Winning the competition to have MQ Deutsche Bank’s Hackathon focus on developing an App version of LENS was fantastic. All the hackathon teams brought their great skills and ingenuity to develop an App that will make it easier for people with anxiety and depression to access evidenced based interventions at a time and place that suits them
Colette Hirsch, Professor of Cognitive Clinical Psychology, IoPPN
06 October 2022
Professor Colette Hirsch LENS project is focus of MQ Deutsche Bank Hackathon 2022
A 24-Hour Global MQ Transforming Mental Health Hackathon, sponsored by Deutsche Bank, challenged over 1350 employees worldwide with turning a web-based mental health platform, developed by Professor Colette Hirsch at the Institute of Psychiatry, Psychology & Neuroscience (IoPPN), into a prototype mobile app to reduce negative thinking patterns in people with anxiety disorder and depression.
Every year the award-winning hackathon, led by the Technology, Data and Innovation division at Deutsche Bank, selects a charity and runs a 24-hour event where teams from across the globe are challenged to collaborate and find technology solutions for charities. This annual high-energy event aims to develop bespoke solutions, and to ultimately harness the skills of technical and programming experts to fast-track impactful digital projects.
This year, MQ Transforming Mental Health Research was chosen as Deutsche Bank’s UK Charity of the Year 2022-23. Following a call for proposals to identify an impactful digital research project, the IoPPN’s Learning Effective New Strategies (LENS) platform was selected.
The LENS project, was originally funded by MQ Mental Health Research, aimed to reduce repetitive negative thinking, such as worry and rumination, in people with generalised anxiety and depressive disorders. The project was led by Professor Colette Hirsch and is part of the Cognition in Emotional Disorders and Resilience (CEDAR) group at the IoPPN.

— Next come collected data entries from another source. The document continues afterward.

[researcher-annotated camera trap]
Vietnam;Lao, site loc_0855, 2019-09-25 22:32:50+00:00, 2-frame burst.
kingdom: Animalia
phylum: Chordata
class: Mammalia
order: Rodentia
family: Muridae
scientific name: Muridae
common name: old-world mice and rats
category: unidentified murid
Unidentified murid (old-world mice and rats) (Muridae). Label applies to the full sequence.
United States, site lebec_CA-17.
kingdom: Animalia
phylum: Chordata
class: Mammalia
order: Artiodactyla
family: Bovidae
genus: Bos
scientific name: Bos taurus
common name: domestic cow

The hackathon’s challenge was turning the web-based LENS platform into a prototype mobile app, to help increase its accessibility and scalability, with a view to ensuring more people could benefit from the LENS platform. The event took place on 15-16 September with a total of 1,350 employees from across the Deutsche bank sites around the world. Working in teams of 10-12, they generated and developed ideas to create a theory-driven, evidenced-based, digital therapy to support mental health.

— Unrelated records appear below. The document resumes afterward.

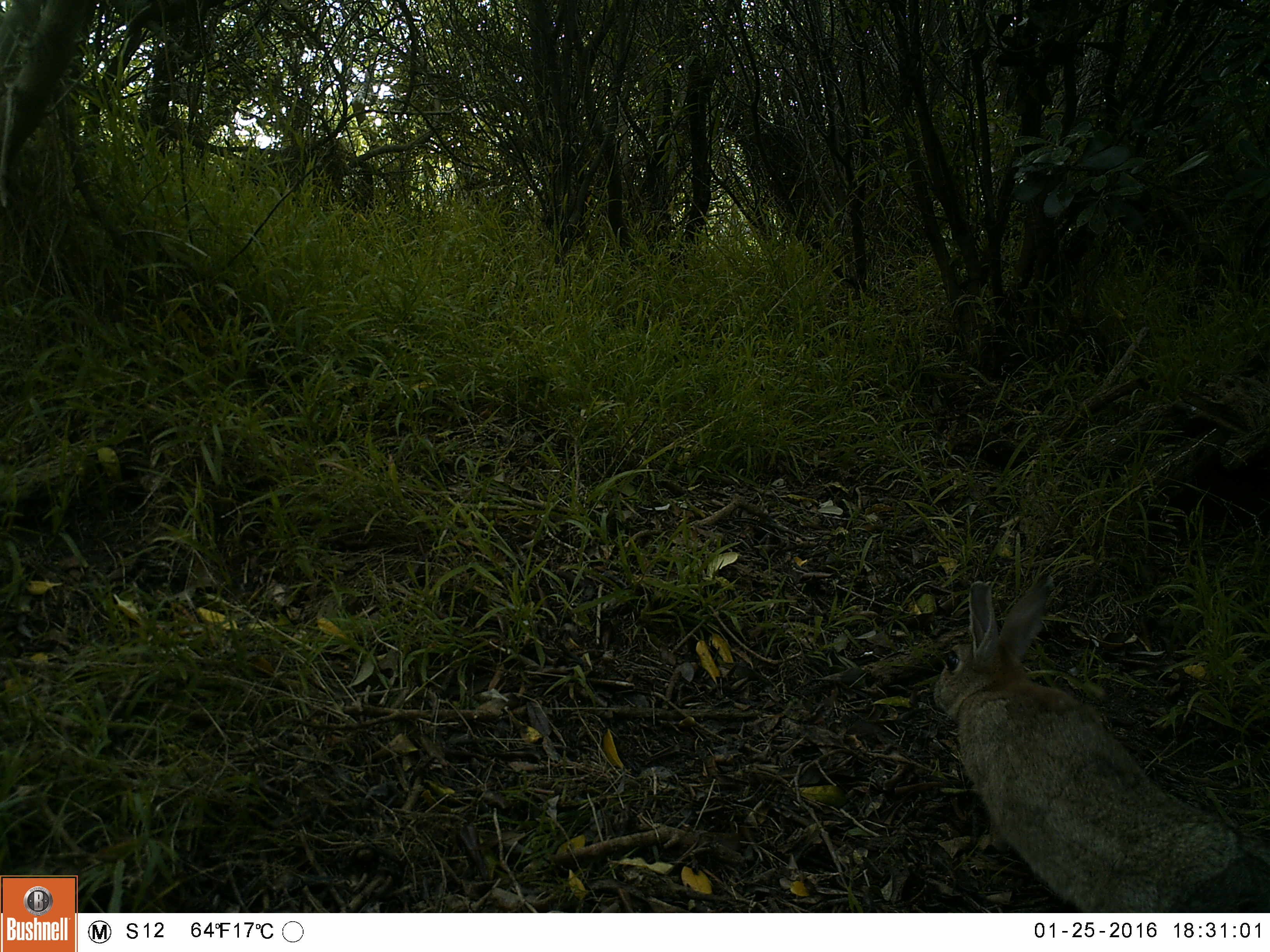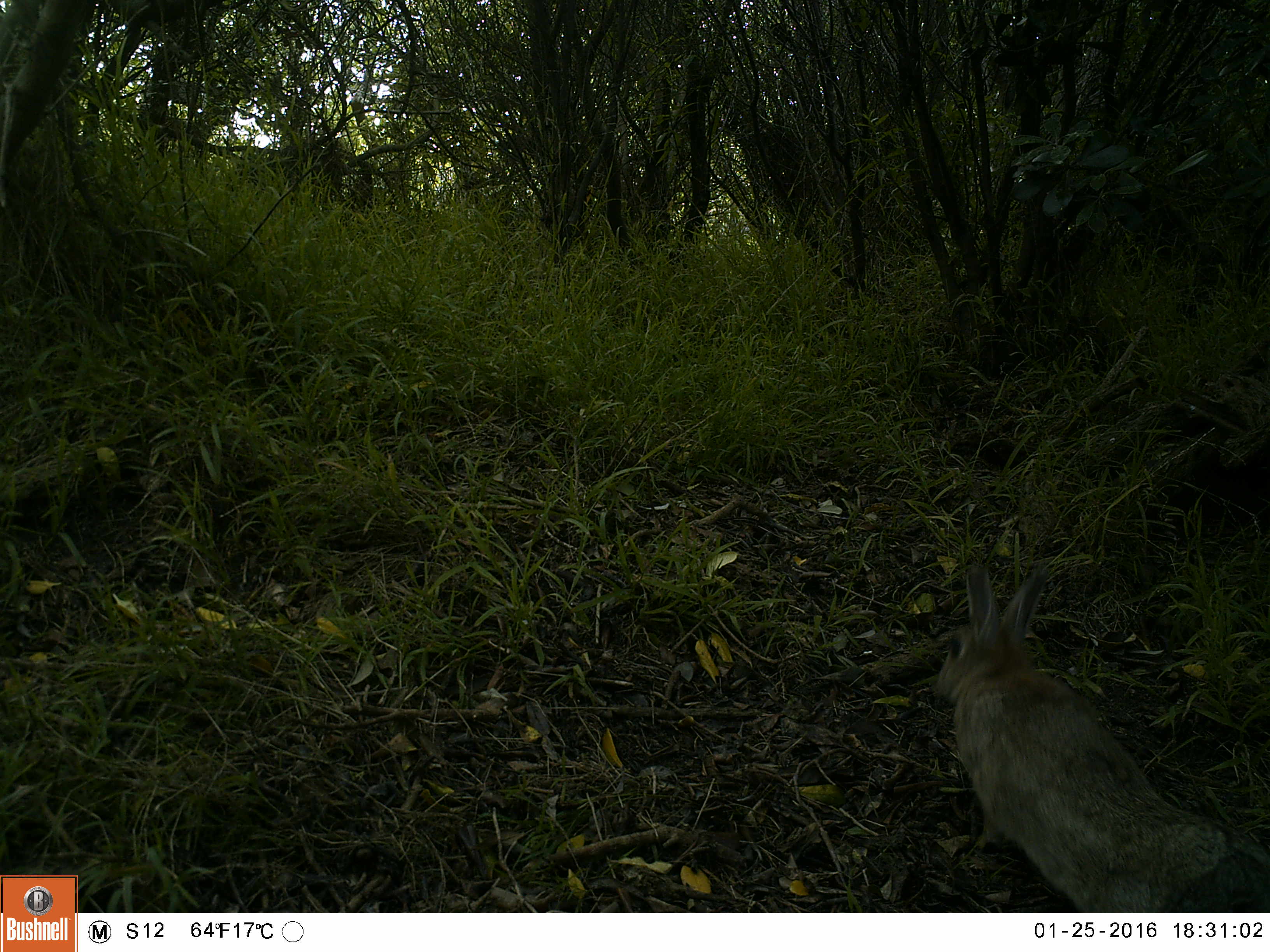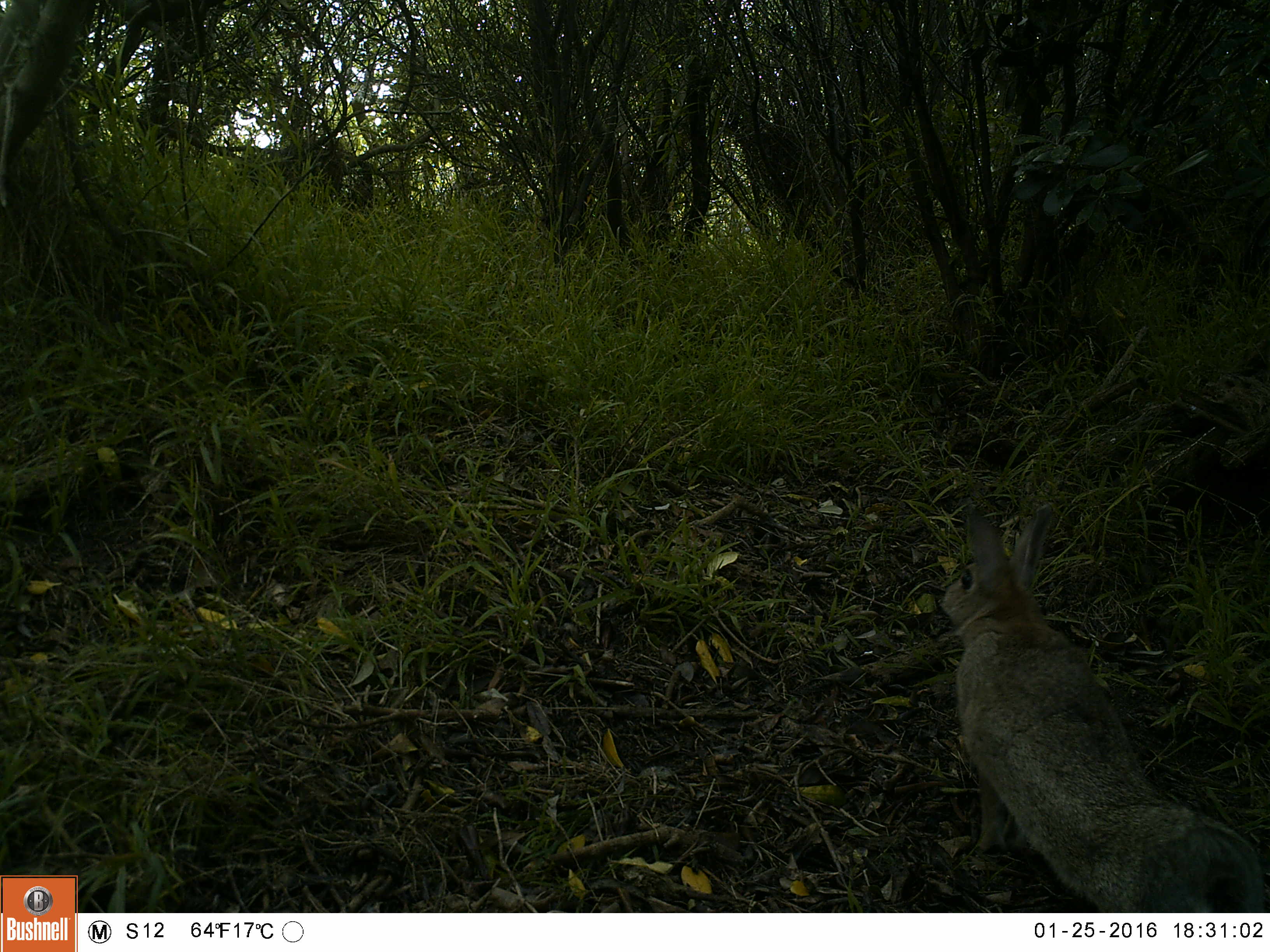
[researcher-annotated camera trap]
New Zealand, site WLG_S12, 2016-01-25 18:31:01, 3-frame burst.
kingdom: Animalia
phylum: Chordata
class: Mammalia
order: Lagomorpha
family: Leporidae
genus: Oryctolagus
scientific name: Oryctolagus cuniculus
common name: european rabbit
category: rabbit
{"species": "rabbit (european rabbit) (Oryctolagus cuniculus)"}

MQ Mental Health Research has funded important research at the IoPPN and continue to champion and fund world-class research to transform the lives of everyone affected by a mental health condition. Between 2020-2025, MQ have honed their focus on the areas they believe are most vital and can have the greatest impact.

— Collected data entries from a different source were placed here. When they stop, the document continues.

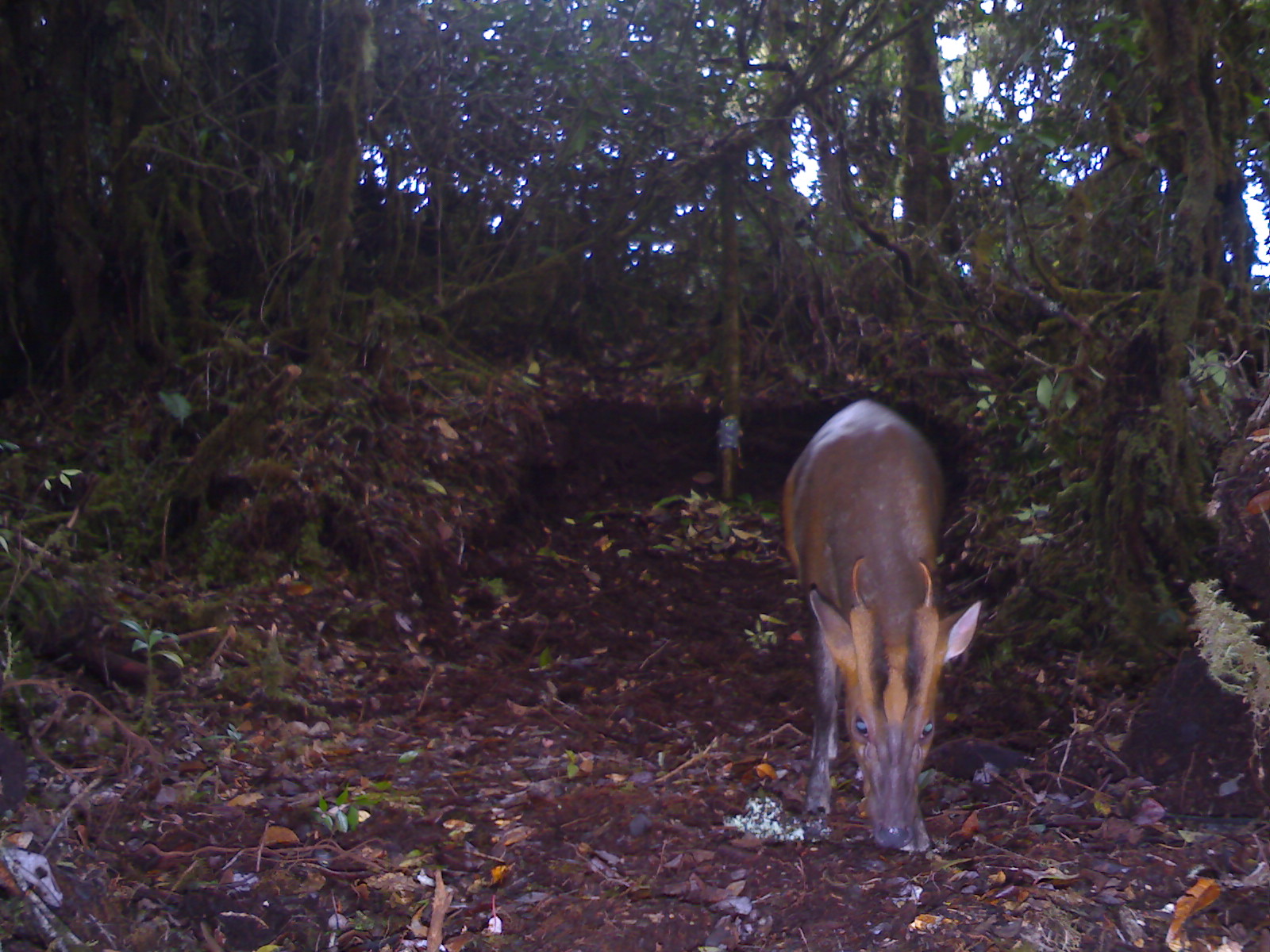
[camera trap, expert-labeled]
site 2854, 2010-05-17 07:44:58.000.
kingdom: Animalia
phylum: Chordata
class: Mammalia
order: Artiodactyla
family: Cervidae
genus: Muntiacus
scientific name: Muntiacus muntjak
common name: southern red muntjac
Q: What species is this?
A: Muntiacus muntjak (southern red muntjac).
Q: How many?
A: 1.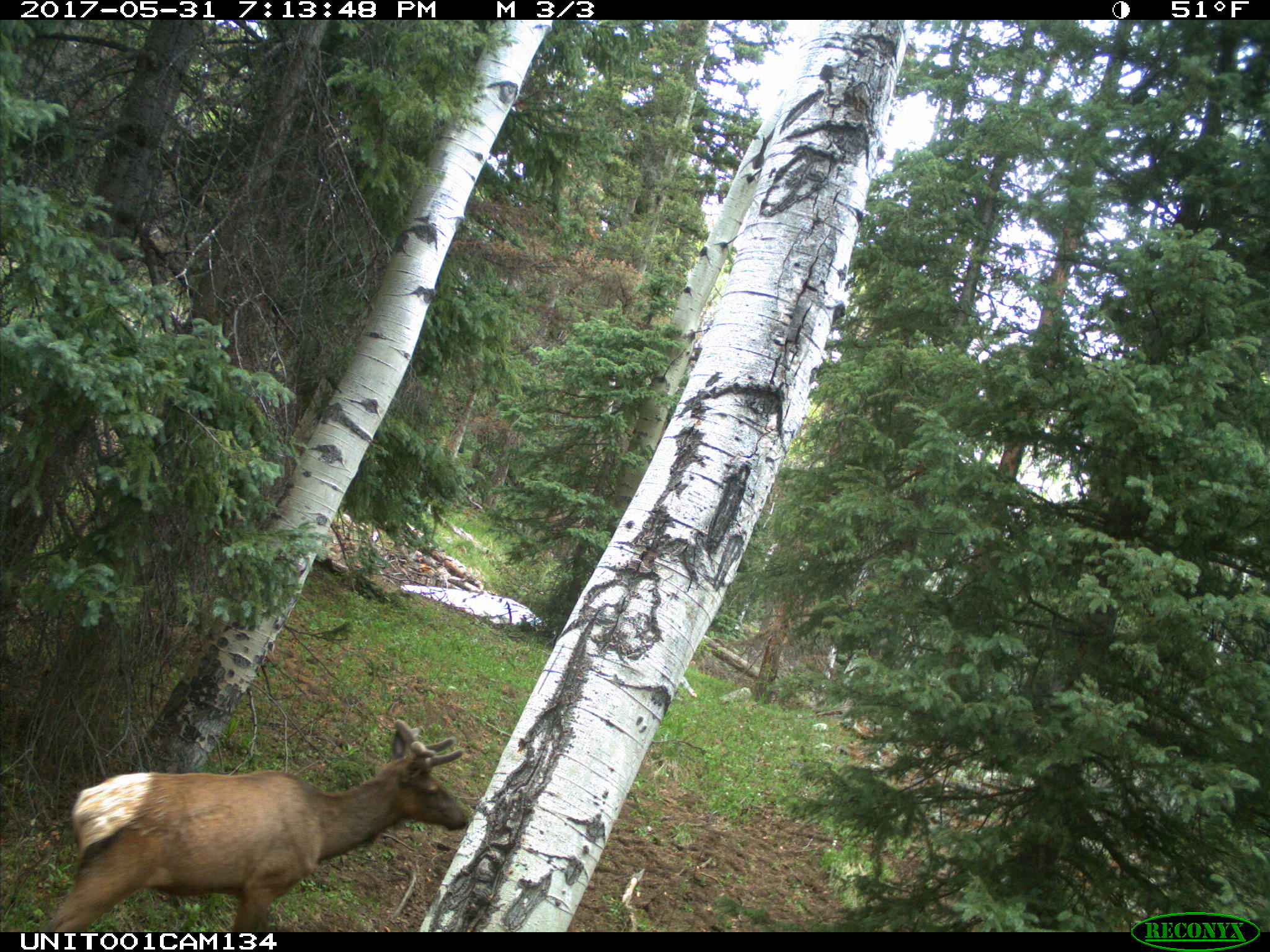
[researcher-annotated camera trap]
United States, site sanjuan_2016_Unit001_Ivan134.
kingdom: Animalia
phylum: Chordata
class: Mammalia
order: Artiodactyla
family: Cervidae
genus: Cervus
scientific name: Cervus elaphus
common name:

Colette Hirsch is Professor of Cognitive Clinical Psychology at the Institute of Psychiatry, Psychology and Neuroscience and BRC/U associate. She is also an Honorary Consultant Clinical Psychologist in South London and Maudsley NHS Foundation Trust Centre for Anxiety Disorders and Trauma, where she set up and runs the first dedicated Generalised Anxiety Disorder service in the UK. She is the director of the Cognition in Emotional Disorders and Resilience (CEDAR) group and her experimental research is mainly focused on cognitive processes that maintain anxiety disorders, depression and also resilience in highly stressed populations.